Problem to work on: Pull out each line of the listing that contains the string "shore". Only lines that match its case count.
start Data
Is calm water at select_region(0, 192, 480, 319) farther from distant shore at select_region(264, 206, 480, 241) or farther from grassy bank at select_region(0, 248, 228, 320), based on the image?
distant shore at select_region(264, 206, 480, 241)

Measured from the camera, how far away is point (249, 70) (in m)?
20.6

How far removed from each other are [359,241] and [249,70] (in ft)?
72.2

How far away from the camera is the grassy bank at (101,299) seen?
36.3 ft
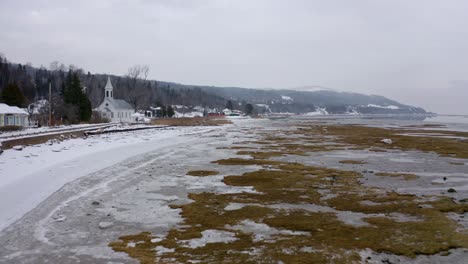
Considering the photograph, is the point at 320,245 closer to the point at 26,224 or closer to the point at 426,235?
the point at 426,235

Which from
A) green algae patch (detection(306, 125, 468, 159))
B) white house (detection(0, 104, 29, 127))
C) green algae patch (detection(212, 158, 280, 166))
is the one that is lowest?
green algae patch (detection(212, 158, 280, 166))

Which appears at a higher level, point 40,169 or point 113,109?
point 113,109

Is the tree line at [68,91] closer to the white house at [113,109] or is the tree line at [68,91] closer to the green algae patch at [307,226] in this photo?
the white house at [113,109]

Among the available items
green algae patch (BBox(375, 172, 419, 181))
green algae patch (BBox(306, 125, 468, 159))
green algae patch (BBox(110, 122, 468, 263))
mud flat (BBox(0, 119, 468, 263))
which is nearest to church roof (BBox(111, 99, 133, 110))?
green algae patch (BBox(306, 125, 468, 159))

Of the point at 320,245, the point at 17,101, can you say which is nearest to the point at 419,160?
the point at 320,245

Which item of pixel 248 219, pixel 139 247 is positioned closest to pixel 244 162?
pixel 248 219

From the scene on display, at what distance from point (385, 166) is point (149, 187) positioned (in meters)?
14.5

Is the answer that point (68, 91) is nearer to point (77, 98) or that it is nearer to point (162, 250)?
point (77, 98)

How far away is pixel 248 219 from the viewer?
11867mm

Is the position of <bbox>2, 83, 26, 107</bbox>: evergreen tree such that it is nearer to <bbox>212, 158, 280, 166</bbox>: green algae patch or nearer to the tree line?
the tree line

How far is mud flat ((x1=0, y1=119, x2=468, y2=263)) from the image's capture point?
8.95 m

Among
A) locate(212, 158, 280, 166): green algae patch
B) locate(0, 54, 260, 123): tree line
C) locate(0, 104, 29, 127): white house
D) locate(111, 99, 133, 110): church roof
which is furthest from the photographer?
locate(111, 99, 133, 110): church roof

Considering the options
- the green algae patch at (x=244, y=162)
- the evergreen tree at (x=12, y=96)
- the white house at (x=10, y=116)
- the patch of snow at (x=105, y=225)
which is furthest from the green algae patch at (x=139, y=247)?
the evergreen tree at (x=12, y=96)

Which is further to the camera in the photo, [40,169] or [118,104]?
[118,104]
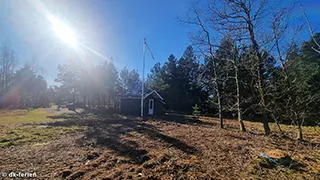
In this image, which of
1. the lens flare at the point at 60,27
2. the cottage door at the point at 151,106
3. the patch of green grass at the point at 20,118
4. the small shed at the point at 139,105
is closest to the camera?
the lens flare at the point at 60,27

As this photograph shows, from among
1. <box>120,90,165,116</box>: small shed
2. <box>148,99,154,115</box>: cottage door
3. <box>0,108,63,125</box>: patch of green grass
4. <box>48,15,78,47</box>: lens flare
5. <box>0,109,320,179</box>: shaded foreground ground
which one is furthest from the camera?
<box>148,99,154,115</box>: cottage door

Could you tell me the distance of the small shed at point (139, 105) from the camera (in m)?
18.5

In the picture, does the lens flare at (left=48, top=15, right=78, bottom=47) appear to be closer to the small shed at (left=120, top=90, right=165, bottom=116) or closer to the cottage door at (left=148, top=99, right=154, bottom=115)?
the small shed at (left=120, top=90, right=165, bottom=116)

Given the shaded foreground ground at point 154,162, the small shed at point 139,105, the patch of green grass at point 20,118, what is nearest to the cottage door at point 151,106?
the small shed at point 139,105

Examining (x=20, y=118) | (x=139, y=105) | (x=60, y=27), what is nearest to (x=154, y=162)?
(x=60, y=27)

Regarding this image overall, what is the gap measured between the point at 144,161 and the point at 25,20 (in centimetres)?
1037

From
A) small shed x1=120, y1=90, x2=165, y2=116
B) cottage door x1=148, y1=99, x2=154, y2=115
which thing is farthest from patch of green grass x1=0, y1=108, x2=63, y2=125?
cottage door x1=148, y1=99, x2=154, y2=115

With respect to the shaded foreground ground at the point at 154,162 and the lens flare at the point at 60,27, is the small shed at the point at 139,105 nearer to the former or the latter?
the lens flare at the point at 60,27

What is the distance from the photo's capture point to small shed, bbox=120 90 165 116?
60.8 feet

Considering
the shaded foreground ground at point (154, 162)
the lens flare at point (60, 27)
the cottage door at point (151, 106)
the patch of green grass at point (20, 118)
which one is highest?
the lens flare at point (60, 27)

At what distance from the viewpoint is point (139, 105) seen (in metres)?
18.5

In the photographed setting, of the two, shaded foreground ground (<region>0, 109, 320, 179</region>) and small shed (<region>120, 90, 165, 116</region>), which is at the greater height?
small shed (<region>120, 90, 165, 116</region>)

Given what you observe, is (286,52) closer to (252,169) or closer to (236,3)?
(236,3)

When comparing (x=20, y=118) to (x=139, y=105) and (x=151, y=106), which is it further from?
(x=151, y=106)
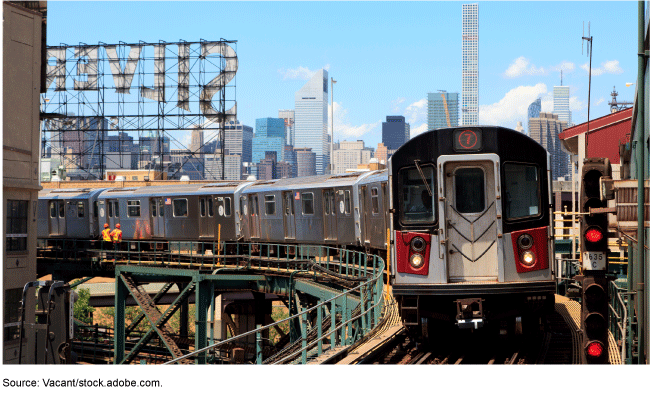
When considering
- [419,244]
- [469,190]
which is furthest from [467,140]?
[419,244]

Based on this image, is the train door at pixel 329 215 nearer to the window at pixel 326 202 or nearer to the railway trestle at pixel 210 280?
the window at pixel 326 202

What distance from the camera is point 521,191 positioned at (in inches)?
413

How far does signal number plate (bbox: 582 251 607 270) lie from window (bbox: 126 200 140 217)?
1058 inches

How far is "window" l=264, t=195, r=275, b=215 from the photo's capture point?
27.5 m

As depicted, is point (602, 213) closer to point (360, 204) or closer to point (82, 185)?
point (360, 204)

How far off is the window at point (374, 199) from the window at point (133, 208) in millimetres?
15643

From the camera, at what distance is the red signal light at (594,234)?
8.00 meters

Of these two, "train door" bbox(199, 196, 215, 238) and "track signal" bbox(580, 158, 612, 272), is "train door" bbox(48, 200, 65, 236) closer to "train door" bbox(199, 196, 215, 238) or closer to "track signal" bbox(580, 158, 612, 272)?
"train door" bbox(199, 196, 215, 238)

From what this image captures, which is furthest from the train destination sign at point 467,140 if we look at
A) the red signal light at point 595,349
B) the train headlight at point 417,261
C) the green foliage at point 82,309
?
the green foliage at point 82,309
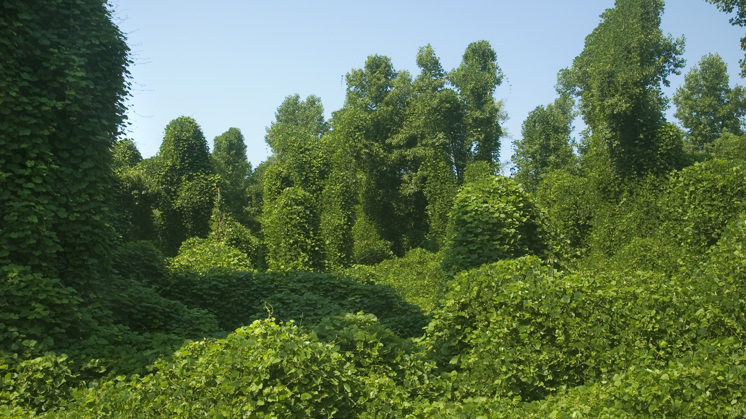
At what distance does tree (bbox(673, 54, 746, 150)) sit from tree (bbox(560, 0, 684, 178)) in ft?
46.4

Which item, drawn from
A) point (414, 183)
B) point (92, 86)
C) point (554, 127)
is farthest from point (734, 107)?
point (92, 86)

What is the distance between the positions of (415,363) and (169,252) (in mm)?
17403

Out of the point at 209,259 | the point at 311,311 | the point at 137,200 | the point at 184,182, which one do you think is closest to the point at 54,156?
the point at 311,311

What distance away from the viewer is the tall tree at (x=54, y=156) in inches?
221

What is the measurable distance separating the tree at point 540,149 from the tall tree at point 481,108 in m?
1.63

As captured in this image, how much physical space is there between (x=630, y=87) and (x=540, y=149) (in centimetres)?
1158

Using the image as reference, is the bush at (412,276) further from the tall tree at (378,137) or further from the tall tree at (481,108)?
the tall tree at (481,108)

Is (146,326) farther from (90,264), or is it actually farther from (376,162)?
(376,162)

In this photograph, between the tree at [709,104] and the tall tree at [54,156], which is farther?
the tree at [709,104]

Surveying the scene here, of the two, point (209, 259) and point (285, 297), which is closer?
point (285, 297)

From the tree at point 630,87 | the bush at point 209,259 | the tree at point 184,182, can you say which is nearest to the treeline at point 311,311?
the bush at point 209,259

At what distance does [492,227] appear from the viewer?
30.8 ft

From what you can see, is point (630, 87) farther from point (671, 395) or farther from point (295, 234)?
point (671, 395)

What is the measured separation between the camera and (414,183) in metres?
27.3
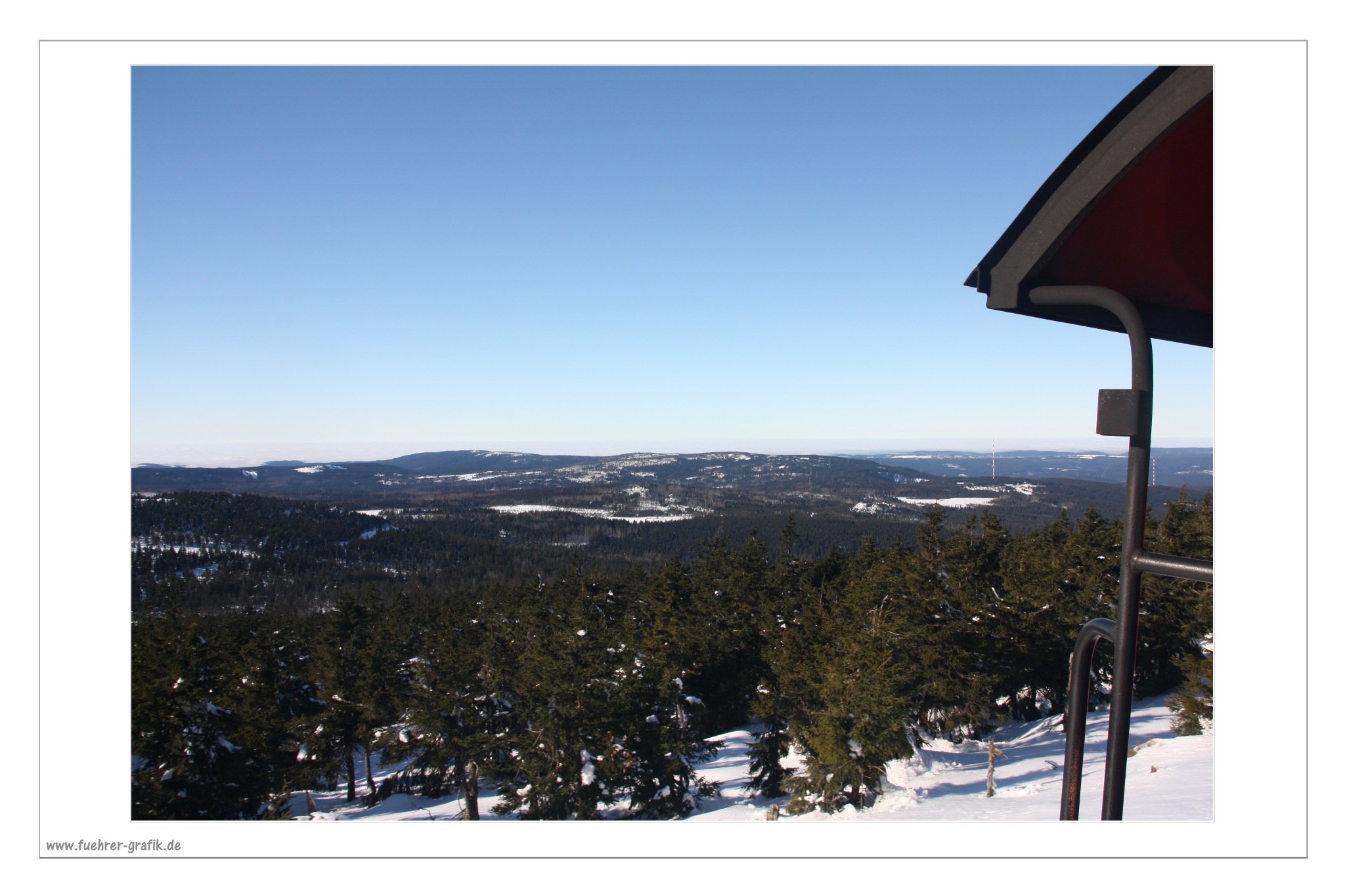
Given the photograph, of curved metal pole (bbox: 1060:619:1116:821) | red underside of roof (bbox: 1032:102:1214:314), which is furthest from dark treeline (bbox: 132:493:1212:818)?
red underside of roof (bbox: 1032:102:1214:314)

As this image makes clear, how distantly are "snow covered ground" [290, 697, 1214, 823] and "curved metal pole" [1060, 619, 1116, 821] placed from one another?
3670mm

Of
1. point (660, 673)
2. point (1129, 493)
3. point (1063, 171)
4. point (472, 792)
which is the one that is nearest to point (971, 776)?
point (660, 673)

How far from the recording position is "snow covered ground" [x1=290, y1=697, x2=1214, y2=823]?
25.3 ft

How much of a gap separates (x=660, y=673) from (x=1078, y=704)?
59.2 feet

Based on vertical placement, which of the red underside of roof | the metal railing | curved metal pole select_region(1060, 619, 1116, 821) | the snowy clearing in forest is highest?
the red underside of roof

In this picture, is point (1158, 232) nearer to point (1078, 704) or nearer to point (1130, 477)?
point (1130, 477)

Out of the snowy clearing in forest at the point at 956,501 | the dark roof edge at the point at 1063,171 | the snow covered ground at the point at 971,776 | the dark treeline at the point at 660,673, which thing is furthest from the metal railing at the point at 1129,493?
the snowy clearing in forest at the point at 956,501

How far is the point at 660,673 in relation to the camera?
1859 centimetres

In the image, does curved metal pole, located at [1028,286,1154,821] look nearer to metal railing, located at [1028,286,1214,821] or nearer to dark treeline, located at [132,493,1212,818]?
metal railing, located at [1028,286,1214,821]

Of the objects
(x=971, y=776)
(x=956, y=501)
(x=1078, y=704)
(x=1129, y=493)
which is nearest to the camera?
(x=1129, y=493)

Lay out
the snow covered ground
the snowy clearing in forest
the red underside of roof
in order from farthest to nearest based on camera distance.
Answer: the snowy clearing in forest < the snow covered ground < the red underside of roof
end Data
Result:
Is calm water at select_region(0, 192, 480, 319) farther from distant shore at select_region(264, 206, 480, 241) or farther from grassy bank at select_region(0, 248, 228, 320), based on the image?
distant shore at select_region(264, 206, 480, 241)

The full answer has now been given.